J’ai rencontré une part de la pensée de Lacan en troisième année à l’université en allant faire mon premier stage. Par choix, j’allais dans le service d’Yves-Claude Stavy, au Jardin d’enfants où l’on reçoit des patients autistes. Je tombais tout de suite dans un bain de signifiants qui me passionnaient. Sans comprendre chaque phrase, c’était le vivant de la clinique, du transfert, que je retenais. Face à cette clinique très difficile, les temps de reprise étaient essentiels. J’y appris l’importance de l’infime, du détail, de l’absence et du silence.

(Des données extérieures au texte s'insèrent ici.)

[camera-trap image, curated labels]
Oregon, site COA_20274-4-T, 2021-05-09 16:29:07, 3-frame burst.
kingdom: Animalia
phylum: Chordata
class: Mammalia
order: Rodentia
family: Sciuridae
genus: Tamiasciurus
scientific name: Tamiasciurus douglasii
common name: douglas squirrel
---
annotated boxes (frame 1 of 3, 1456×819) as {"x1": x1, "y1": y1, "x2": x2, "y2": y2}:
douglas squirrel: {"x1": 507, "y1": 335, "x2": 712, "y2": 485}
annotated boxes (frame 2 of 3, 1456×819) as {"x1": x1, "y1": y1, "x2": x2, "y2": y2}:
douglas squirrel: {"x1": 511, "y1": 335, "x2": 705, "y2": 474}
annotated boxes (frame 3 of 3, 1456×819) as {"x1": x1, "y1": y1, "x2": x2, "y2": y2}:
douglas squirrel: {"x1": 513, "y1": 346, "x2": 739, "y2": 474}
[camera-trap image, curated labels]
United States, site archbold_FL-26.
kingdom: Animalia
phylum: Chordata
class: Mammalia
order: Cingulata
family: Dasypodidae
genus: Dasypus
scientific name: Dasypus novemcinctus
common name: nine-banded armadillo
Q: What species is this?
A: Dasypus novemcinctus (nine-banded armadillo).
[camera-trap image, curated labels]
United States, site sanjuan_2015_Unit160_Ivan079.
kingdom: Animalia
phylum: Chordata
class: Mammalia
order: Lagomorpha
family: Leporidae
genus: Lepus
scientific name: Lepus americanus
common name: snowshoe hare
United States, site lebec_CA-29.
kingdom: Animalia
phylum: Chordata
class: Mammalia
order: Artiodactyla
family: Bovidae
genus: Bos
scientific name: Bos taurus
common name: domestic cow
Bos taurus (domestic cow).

Cet enseignement était marqué par les mots du Dr Stavy qui accompagnent toujours mon travail. Ainsi, comment transformer en invention la perplexité initiale ? Quelque chose de la langue avait fait trauma et venait faire effraction dans le réel. Ce qui nous intéressait était de repérer ce bout de réel, pour en faire une invention symptomatique. Comment l’analyste, en proposant une interprétation, pouvait répondre au « ça fait bizarre » ? Laure Naveau, avec qui je fus en stage plus tard au CMP de Bagnolet m’appris, que parfois, il s’agissait de recouvrir un réel brulant, de ne pas extirper une parole ni même de dire et au contraire, accuser réception du « trop » dans le silence et la présence incarnée.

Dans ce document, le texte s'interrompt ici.